Set problem 1
In the article about the U.S. Open, how much money did Kantarian initially budget for the USTA's tennis factory in South Florida?

---+---

Buchanan in Marine boot camp at Camp Pendleton.   

This is the pitch. Kantarian is sitting in his USTA office, just down the hallway from Center Court at the U.S. Open. He talks as any pitchman might, with talking points and first names. “So you see,” he says, “the Open is not only a tennis tournament. It’s a spectacle.”

Kantarian is not a tennis guy. He’s a marketing whiz. Before he took over the USTA eight years ago, he worked as an executive at Pepsi and then at NFL Properties. After the NFL, he ran entertainment and marketing for Radio City Productions, where, among other things, he produced Super Bowl halftime shows. So far, he’s increased revenues at the Open by 42 percent. (The year before he arrived, revenues were $139 million; last year, they rose to a record $198 million.)

“In the end, you have to have a good story to tell,” he says.

Kantarian is the show-business mind behind the most visible changes at the Open in recent years. As a kid, Kantarian grew up near here, in Forest Hills, and he has sought to rescue the sport from “insiders” who kept it “inaccessible.” For starters, he dropped the price of nosebleed seats. Against the players’ wishes, he also installed two Jumbotron television screens, which are mounted high in the stands so nosebleed-ticket holders can actually see what’s happening miles below. He infuriated some players even further by implementing an instant-replay system, now a fan favorite. And to allow spectators to follow the fast-paced rallies even better, Kantarian changed the color of the court from its old grassy green to a blue. He’s also added the “spectacle” part. Now, walking the grounds, you can hear live bands and see nice flowers and eat “the most high-end food in sports,” including “flaming ouzo shrimp” and “locally grown arugula.” He’s also amplified his marketing campaign. For instance: The Open doesn’t offer the best tennis in the world; it offers the toughest tennis. He changed it “because this is the toughest city in the world,” he says. “You have to fight everything, the players, the crowds, the traffic.”

“It’s about celebrating what’s New York about New York,” he says.

“Of course there’s a lot of pressure,” says a coach. “We’re trying to find the next Andy Roddick. We’re trying to find the next James Blake.”

But the story lacked leading men and women: a new generation of American players. So early last year, Kantarian budgeted an initial $10 million to build the USTA’s own tennis factory in South Florida. At this stage, it’s far from a science. The idea is to create a place for Americans only, make it free for everybody, and keep it small and competitive, so the kids have to win their matches to stay there. To run it, Kantarian recently hired Patrick McEnroe. “There’s really no secret in how to create tennis champions,” McEnroe says. “It’s actually very simple. You have to take talent and surround it with talent.”

---+---

Set problem 2
Recast everything in the listing from its first line down to the line containing "Wrapping results in" as a Markdown table with the columns n for the row number and Line for the text. Skip blank lines and leave the pictures out.

Recorded data:
---+---

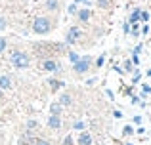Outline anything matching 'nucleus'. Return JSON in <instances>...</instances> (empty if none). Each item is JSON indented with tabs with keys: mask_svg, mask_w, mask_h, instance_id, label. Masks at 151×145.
Wrapping results in <instances>:
<instances>
[{
	"mask_svg": "<svg viewBox=\"0 0 151 145\" xmlns=\"http://www.w3.org/2000/svg\"><path fill=\"white\" fill-rule=\"evenodd\" d=\"M33 29H35V33L44 34V33H48V31H50V21L46 17H38V19H35Z\"/></svg>",
	"mask_w": 151,
	"mask_h": 145,
	"instance_id": "obj_1",
	"label": "nucleus"
},
{
	"mask_svg": "<svg viewBox=\"0 0 151 145\" xmlns=\"http://www.w3.org/2000/svg\"><path fill=\"white\" fill-rule=\"evenodd\" d=\"M46 4H48V8H50V10H55V8H58L55 0H46Z\"/></svg>",
	"mask_w": 151,
	"mask_h": 145,
	"instance_id": "obj_12",
	"label": "nucleus"
},
{
	"mask_svg": "<svg viewBox=\"0 0 151 145\" xmlns=\"http://www.w3.org/2000/svg\"><path fill=\"white\" fill-rule=\"evenodd\" d=\"M75 128H77V130H82V128H84V124L78 122V124H75Z\"/></svg>",
	"mask_w": 151,
	"mask_h": 145,
	"instance_id": "obj_18",
	"label": "nucleus"
},
{
	"mask_svg": "<svg viewBox=\"0 0 151 145\" xmlns=\"http://www.w3.org/2000/svg\"><path fill=\"white\" fill-rule=\"evenodd\" d=\"M65 145H73V138H67L65 139Z\"/></svg>",
	"mask_w": 151,
	"mask_h": 145,
	"instance_id": "obj_19",
	"label": "nucleus"
},
{
	"mask_svg": "<svg viewBox=\"0 0 151 145\" xmlns=\"http://www.w3.org/2000/svg\"><path fill=\"white\" fill-rule=\"evenodd\" d=\"M10 78L8 76H0V88H10Z\"/></svg>",
	"mask_w": 151,
	"mask_h": 145,
	"instance_id": "obj_5",
	"label": "nucleus"
},
{
	"mask_svg": "<svg viewBox=\"0 0 151 145\" xmlns=\"http://www.w3.org/2000/svg\"><path fill=\"white\" fill-rule=\"evenodd\" d=\"M98 4H100V6L103 8V6H107V4H109V2H107V0H98Z\"/></svg>",
	"mask_w": 151,
	"mask_h": 145,
	"instance_id": "obj_17",
	"label": "nucleus"
},
{
	"mask_svg": "<svg viewBox=\"0 0 151 145\" xmlns=\"http://www.w3.org/2000/svg\"><path fill=\"white\" fill-rule=\"evenodd\" d=\"M78 33H81V31H78L77 27H73V29L69 31V40H73V38H77V36H78Z\"/></svg>",
	"mask_w": 151,
	"mask_h": 145,
	"instance_id": "obj_8",
	"label": "nucleus"
},
{
	"mask_svg": "<svg viewBox=\"0 0 151 145\" xmlns=\"http://www.w3.org/2000/svg\"><path fill=\"white\" fill-rule=\"evenodd\" d=\"M59 126H61V122H59V116H58V115H52V119H50V128H55V130H58Z\"/></svg>",
	"mask_w": 151,
	"mask_h": 145,
	"instance_id": "obj_4",
	"label": "nucleus"
},
{
	"mask_svg": "<svg viewBox=\"0 0 151 145\" xmlns=\"http://www.w3.org/2000/svg\"><path fill=\"white\" fill-rule=\"evenodd\" d=\"M81 143L82 145H90V143H92V138H90L88 134H82L81 136Z\"/></svg>",
	"mask_w": 151,
	"mask_h": 145,
	"instance_id": "obj_7",
	"label": "nucleus"
},
{
	"mask_svg": "<svg viewBox=\"0 0 151 145\" xmlns=\"http://www.w3.org/2000/svg\"><path fill=\"white\" fill-rule=\"evenodd\" d=\"M61 103H63V105H69V103H71L69 96H61Z\"/></svg>",
	"mask_w": 151,
	"mask_h": 145,
	"instance_id": "obj_13",
	"label": "nucleus"
},
{
	"mask_svg": "<svg viewBox=\"0 0 151 145\" xmlns=\"http://www.w3.org/2000/svg\"><path fill=\"white\" fill-rule=\"evenodd\" d=\"M138 19H140V11L136 10V11H134V14H132V17H130V21H132V23H136Z\"/></svg>",
	"mask_w": 151,
	"mask_h": 145,
	"instance_id": "obj_11",
	"label": "nucleus"
},
{
	"mask_svg": "<svg viewBox=\"0 0 151 145\" xmlns=\"http://www.w3.org/2000/svg\"><path fill=\"white\" fill-rule=\"evenodd\" d=\"M12 63H14L15 67H19V69H25L27 65H29V57H27V54H23V52H15L14 56H12Z\"/></svg>",
	"mask_w": 151,
	"mask_h": 145,
	"instance_id": "obj_2",
	"label": "nucleus"
},
{
	"mask_svg": "<svg viewBox=\"0 0 151 145\" xmlns=\"http://www.w3.org/2000/svg\"><path fill=\"white\" fill-rule=\"evenodd\" d=\"M69 57H71V61H73V63H77V61H78V56H77V54H73V52L69 54Z\"/></svg>",
	"mask_w": 151,
	"mask_h": 145,
	"instance_id": "obj_14",
	"label": "nucleus"
},
{
	"mask_svg": "<svg viewBox=\"0 0 151 145\" xmlns=\"http://www.w3.org/2000/svg\"><path fill=\"white\" fill-rule=\"evenodd\" d=\"M75 11H77V6H75V4H73V6H69V14H75Z\"/></svg>",
	"mask_w": 151,
	"mask_h": 145,
	"instance_id": "obj_16",
	"label": "nucleus"
},
{
	"mask_svg": "<svg viewBox=\"0 0 151 145\" xmlns=\"http://www.w3.org/2000/svg\"><path fill=\"white\" fill-rule=\"evenodd\" d=\"M90 67V63H88V59H78L77 61V65H75V71H77V73H84L86 71V69H88Z\"/></svg>",
	"mask_w": 151,
	"mask_h": 145,
	"instance_id": "obj_3",
	"label": "nucleus"
},
{
	"mask_svg": "<svg viewBox=\"0 0 151 145\" xmlns=\"http://www.w3.org/2000/svg\"><path fill=\"white\" fill-rule=\"evenodd\" d=\"M58 67H59V65H55L54 61H46V63H44V69H46V71H55Z\"/></svg>",
	"mask_w": 151,
	"mask_h": 145,
	"instance_id": "obj_6",
	"label": "nucleus"
},
{
	"mask_svg": "<svg viewBox=\"0 0 151 145\" xmlns=\"http://www.w3.org/2000/svg\"><path fill=\"white\" fill-rule=\"evenodd\" d=\"M75 2H88V0H75Z\"/></svg>",
	"mask_w": 151,
	"mask_h": 145,
	"instance_id": "obj_22",
	"label": "nucleus"
},
{
	"mask_svg": "<svg viewBox=\"0 0 151 145\" xmlns=\"http://www.w3.org/2000/svg\"><path fill=\"white\" fill-rule=\"evenodd\" d=\"M6 27V23H4V19H0V29H4Z\"/></svg>",
	"mask_w": 151,
	"mask_h": 145,
	"instance_id": "obj_21",
	"label": "nucleus"
},
{
	"mask_svg": "<svg viewBox=\"0 0 151 145\" xmlns=\"http://www.w3.org/2000/svg\"><path fill=\"white\" fill-rule=\"evenodd\" d=\"M37 145H50V143H48V141H42V139H38Z\"/></svg>",
	"mask_w": 151,
	"mask_h": 145,
	"instance_id": "obj_20",
	"label": "nucleus"
},
{
	"mask_svg": "<svg viewBox=\"0 0 151 145\" xmlns=\"http://www.w3.org/2000/svg\"><path fill=\"white\" fill-rule=\"evenodd\" d=\"M78 17H81L82 21H88V17H90V11H88V10H82L81 14H78Z\"/></svg>",
	"mask_w": 151,
	"mask_h": 145,
	"instance_id": "obj_9",
	"label": "nucleus"
},
{
	"mask_svg": "<svg viewBox=\"0 0 151 145\" xmlns=\"http://www.w3.org/2000/svg\"><path fill=\"white\" fill-rule=\"evenodd\" d=\"M4 48H6V40H4V38H0V52H2Z\"/></svg>",
	"mask_w": 151,
	"mask_h": 145,
	"instance_id": "obj_15",
	"label": "nucleus"
},
{
	"mask_svg": "<svg viewBox=\"0 0 151 145\" xmlns=\"http://www.w3.org/2000/svg\"><path fill=\"white\" fill-rule=\"evenodd\" d=\"M59 111H61V107H59L58 103H54V105H52V115H59Z\"/></svg>",
	"mask_w": 151,
	"mask_h": 145,
	"instance_id": "obj_10",
	"label": "nucleus"
}]
</instances>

---+---

Expected output 1
$10 million.

Expected output 2
| n | Line |
|---|---|
| 1 | Outline anything matching 'nucleus'. Return JSON in <instances>...</instances> (empty if none). Each item is JSON indented with tabs with keys: mask_svg, mask_w, mask_h, instance_id, label. Masks at 151×145. |
| 2 | Wrapping results in <instances>: |